One of your musical idols, Kristin Chenoweth, is onstage performing at a local venue, and at one point she wanders through the audience, asking if anyone knows the song “For Good” from the musical Wicked. Well how about that, you do! Up goes your hand, and then you’re inexplicably onstage with Kristin Chenoweth, who sings her part, then turns to you and…you knock it out of the park, singing the entire thing from memory like a superstar.
And then you wake up? Not if you’re Sarah Horn, who it turns out not only knew the song, but works as a professional vocal instructor at California Baptist University in Riverside, California.
Chenoweth was performing at the Hollywood Bowl in Los Angeles last Friday evening, but at one point began moving through the crowd, asking people if they knew the song “For Good.” That’s according to Horn, who wrote about her remarkable experience for BroadwayWorld.com.
Toward the end of the second half of the performance, Kristin wanders on to the pasarel. She held a mic up to a lady in front of me and asked if she knew the song “For Good.” Nope. I took the chance, as I was directly behind Kristin, to stand up and wave and say, “I know the song!”

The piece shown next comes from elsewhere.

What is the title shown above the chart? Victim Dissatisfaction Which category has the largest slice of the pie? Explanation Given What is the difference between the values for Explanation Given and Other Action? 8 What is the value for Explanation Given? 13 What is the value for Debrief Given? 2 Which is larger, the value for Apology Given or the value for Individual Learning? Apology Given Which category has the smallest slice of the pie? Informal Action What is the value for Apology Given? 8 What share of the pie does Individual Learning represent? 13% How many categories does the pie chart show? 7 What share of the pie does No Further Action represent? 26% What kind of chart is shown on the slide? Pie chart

After chatting briefly, Horn says Chenoweth kept moving down the line, asking others if they knew the song, but ultimately came back to her, summoning her onstage to perform the duet. In the video, when Chenoweth discovers what Horn does for a living, she seems startled, but much more so when Horn begins to sing.
“Oh sing it, sing it,” says Chenoweth, beaming and clasping her hands together in apparent astonishment; when the song shifts to trickier vocal lines, both singers weaving, Chenoweth exclaims “Holy crap, harmony!”

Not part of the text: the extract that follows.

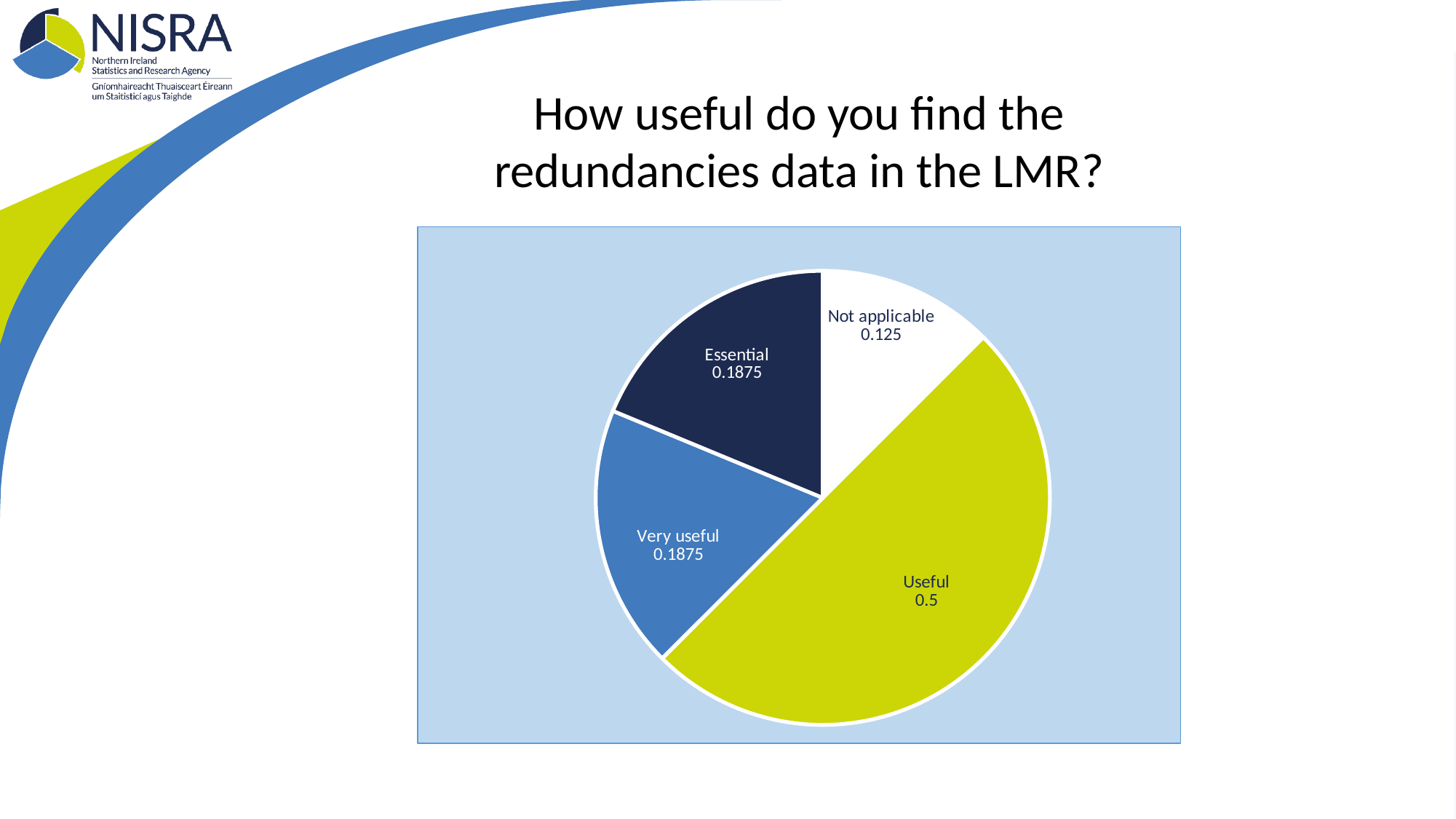
What is the value for the Very useful slice? 0.1875 What kind of chart is shown on the slide? pie chart Which is larger, the value for Essential or the value for Not applicable? Essential How many slices does the pie chart have? 4 What is the value for the Not applicable slice? 0.125 Which category has the largest slice of the pie? Useful What share of the pie does the Useful slice represent? 0.5 Which category has the smallest slice of the pie? Not applicable What is the value for the Essential slice? 0.1875 What is the value for the Useful slice? 0.5 What is the title of the slide above the chart? How useful do you find the redundancies data in the LMR? What is the difference between the values for Useful and Not applicable? 0.375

Was Horn an audience plant? Watching the near-perfect performance, it’s easy to see why some are wondering. Horn claims no, writing:
Paul Geller, Production Director at both the Hollywood Bowl and the Walt Disney Concert Hall pulled me aside afterward. He said that the production staff is very picky about the quality of performers that they allow on their stage and that what was produced in that song was better than anything they could have planned. He took down my contact information because at some point during the last three songs, he got a phone call from the LA Times wanting to know if I was an audience plant and asked my permission to pass on my contact information for them to speak to me directly, if needed.